» Ensemble de tâches
1. Dans le texte fourni, relevez tous les animaux nommément cités comme arrivés avec l'Homme aux Seychelles à la fin du XVIIIème siècle.
2. Indiquez si chacune des affirmations suivantes est conforme au texte fourni, en répondant par oui ou par non et en citant les mots du texte qui tranchent : (a) Les chercheurs ont trouvé des larves d'anophèles sur l'île de Mahé. (b) Les Seychelles accueillent plus de 150 000 touristes par an. (c) En l'absence de mammifères, les anophèles se nourrissent du sang des oiseaux.
3. Reproduisez à l'identique le passage du texte fourni qui commence par les mots contenant « Un chercheur de » et s'achève sur « la transmission paludique. ».

» Texte fourni
# # # #
Pas de mammifères, pas d’anophèles

Un chercheur de l’IRD (Institut de recherche pour le développement) et ses partenaires (1) viennent de lever en partie le voile sur cette énigme. Ils ont mis le doigt sur le point commun aux quelques zones épargnées dans le monde : l’absence de mammifères autochtones, hormis des chauves-souris. Les scientifiques en concluent que la présence d’anophèles dépend directement de celle de mammifères terrestres. Pour la première fois, ils montrent que les moustiques s’alimentent exclusivement de sang de mammifères : en l’absence de ces derniers, le vecteur du paludisme ne se tourne pas vers des sources de nourriture de substitution telles que les oiseaux, les reptiles ou les chauves-souris. Cette nouvelle observation pourra s’avérer importante en termes de contrôle de la transmission paludique.

Une partie du mystère demeure

Mais à la fin du XVIIIème siècle, le bétail, les chiens, les chats, les rats, les souris… sont arrivés avec l’Homme aux Seychelles. Depuis lors, les anophèles auraient pu conquérir l’archipel, tout comme d’autres moustiques du genre Aedes (2). Pourtant, sur les six îles passées au crible en décembre 2008, les chercheurs n’ont mis la main sur aucune larve, ni individu adulte d’anophèles, y compris sur les îles de Mahé, Praslin et La Digue, où vivent 99% de la population seychelloise. Malgré des trafics aérien et maritime soutenus en raison d’une forte activité touristique, avec plus de 150.000 touristes par an, le moustique n’a pas été importé. Mais comme le soulignent les chercheurs, les vols internationaux et les bateaux arrivent essentiellement d’Europe ou du Moyen-Orient, où le paludisme a été éradiqué. De plus, les autorités seychelloises ont mis en place des mesures draconiennes de prévention : pulvérisation systématique d’insecticide dans chaque cabine d’avion, inspection de chaque bateau en provenance de l’étranger, etc.
# # # #
Données collectées
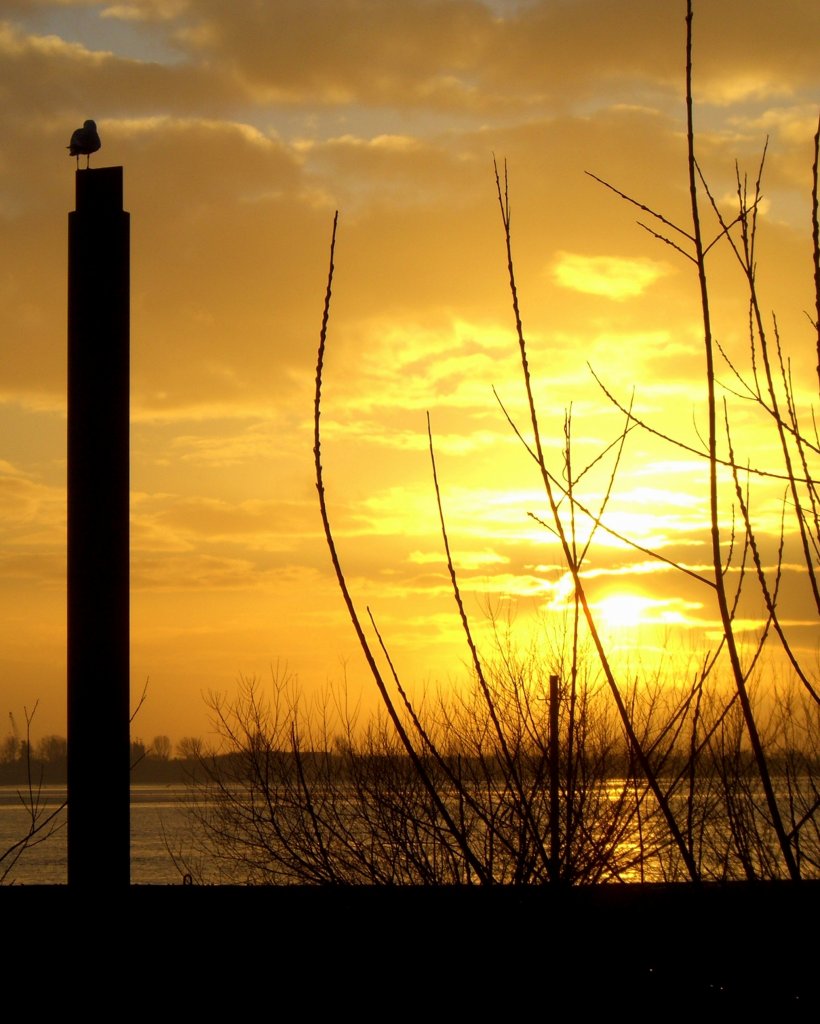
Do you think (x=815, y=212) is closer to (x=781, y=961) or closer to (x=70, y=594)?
(x=781, y=961)

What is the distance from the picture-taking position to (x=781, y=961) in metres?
2.30

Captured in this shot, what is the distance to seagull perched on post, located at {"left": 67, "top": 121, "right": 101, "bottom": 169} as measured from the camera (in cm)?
358

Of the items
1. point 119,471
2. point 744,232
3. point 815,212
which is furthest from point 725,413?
point 119,471

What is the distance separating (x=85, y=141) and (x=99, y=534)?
1.33 metres

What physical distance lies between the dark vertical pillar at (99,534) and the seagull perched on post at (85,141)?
22cm

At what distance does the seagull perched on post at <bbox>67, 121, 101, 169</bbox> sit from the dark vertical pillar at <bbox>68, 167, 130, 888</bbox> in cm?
22

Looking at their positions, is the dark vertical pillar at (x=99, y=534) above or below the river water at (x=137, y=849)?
above

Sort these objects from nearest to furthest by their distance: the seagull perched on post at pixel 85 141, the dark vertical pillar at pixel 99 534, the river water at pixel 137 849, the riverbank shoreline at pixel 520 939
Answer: the riverbank shoreline at pixel 520 939, the dark vertical pillar at pixel 99 534, the seagull perched on post at pixel 85 141, the river water at pixel 137 849

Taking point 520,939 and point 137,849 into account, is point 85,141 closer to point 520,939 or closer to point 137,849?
point 520,939

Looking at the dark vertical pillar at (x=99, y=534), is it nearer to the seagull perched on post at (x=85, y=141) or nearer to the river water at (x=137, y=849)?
the seagull perched on post at (x=85, y=141)

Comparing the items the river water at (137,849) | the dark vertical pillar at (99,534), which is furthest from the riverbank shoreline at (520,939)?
the river water at (137,849)

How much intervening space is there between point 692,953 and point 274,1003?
2.93 feet

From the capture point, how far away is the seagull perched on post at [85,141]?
11.8ft

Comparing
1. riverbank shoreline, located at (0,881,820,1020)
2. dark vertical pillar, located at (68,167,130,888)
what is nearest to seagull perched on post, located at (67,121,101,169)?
dark vertical pillar, located at (68,167,130,888)
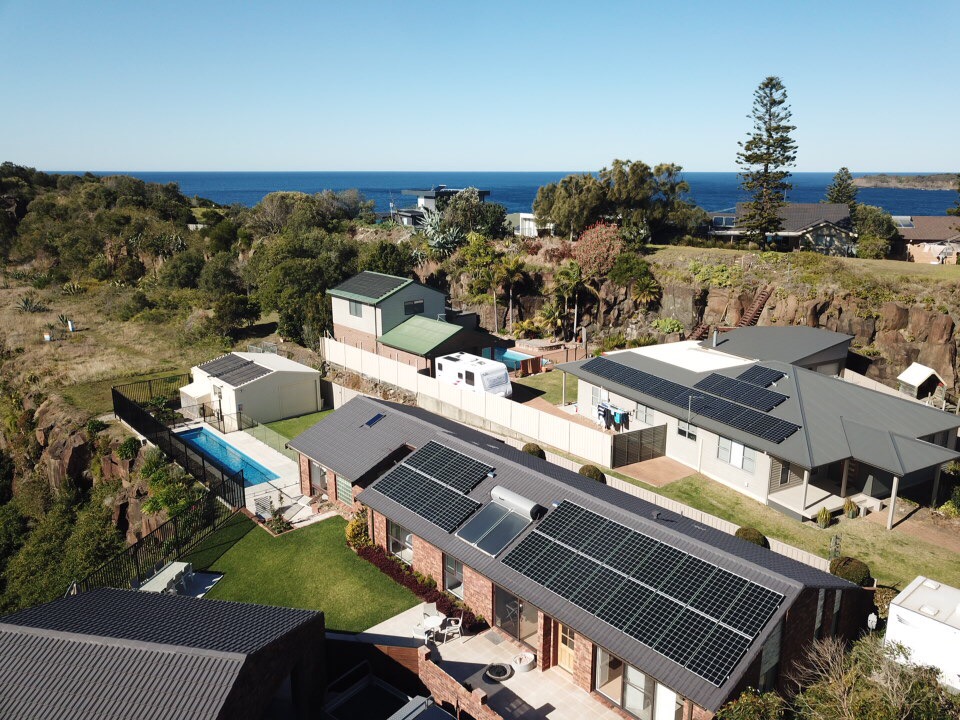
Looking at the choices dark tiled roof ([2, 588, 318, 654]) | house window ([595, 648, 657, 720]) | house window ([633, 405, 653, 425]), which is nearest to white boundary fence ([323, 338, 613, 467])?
house window ([633, 405, 653, 425])

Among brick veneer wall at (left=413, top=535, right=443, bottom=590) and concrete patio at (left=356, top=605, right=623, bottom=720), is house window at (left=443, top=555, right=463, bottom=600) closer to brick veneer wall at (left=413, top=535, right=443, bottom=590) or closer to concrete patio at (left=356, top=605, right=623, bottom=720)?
brick veneer wall at (left=413, top=535, right=443, bottom=590)

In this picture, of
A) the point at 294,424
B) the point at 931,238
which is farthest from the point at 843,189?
the point at 294,424

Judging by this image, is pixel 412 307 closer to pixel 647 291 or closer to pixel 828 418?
pixel 647 291

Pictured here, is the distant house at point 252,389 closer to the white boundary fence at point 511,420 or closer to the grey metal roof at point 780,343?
the white boundary fence at point 511,420

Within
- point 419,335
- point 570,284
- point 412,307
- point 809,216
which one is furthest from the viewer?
point 809,216

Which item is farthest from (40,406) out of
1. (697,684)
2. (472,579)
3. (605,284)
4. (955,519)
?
(955,519)

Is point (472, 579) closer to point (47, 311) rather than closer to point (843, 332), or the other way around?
# # # #
» Réponses par tâche
1. Les animaux cités sont le bétail, les chiens, les chats, les rats et les souris.

2.
(a) Non : « les chercheurs n’ont mis la main sur aucune larve, ni individu adulte d’anophèles, y compris sur les îles de Mahé, Praslin et La Digue ».
(b) Oui : « avec plus de 150.000 touristes par an ».
(c) Non : « en l’absence de ces derniers, le vecteur du paludisme ne se tourne pas vers des sources de nourriture de substitution telles que les oiseaux, les reptiles ou les chauves-souris ».

3.
Un chercheur de l’IRD (Institut de recherche pour le développement) et ses partenaires (1) viennent de lever en partie le voile sur cette énigme. Ils ont mis le doigt sur le point commun aux quelques zones épargnées dans le monde : l’absence de mammifères autochtones, hormis des chauves-souris. Les scientifiques en concluent que la présence d’anophèles dépend directement de celle de mammifères terrestres. Pour la première fois, ils montrent que les moustiques s’alimentent exclusivement de sang de mammifères : en l’absence de ces derniers, le vecteur du paludisme ne se tourne pas vers des sources de nourriture de substitution telles que les oiseaux, les reptiles ou les chauves-souris. Cette nouvelle observation pourra s’avérer importante en termes de contrôle de la transmission paludique.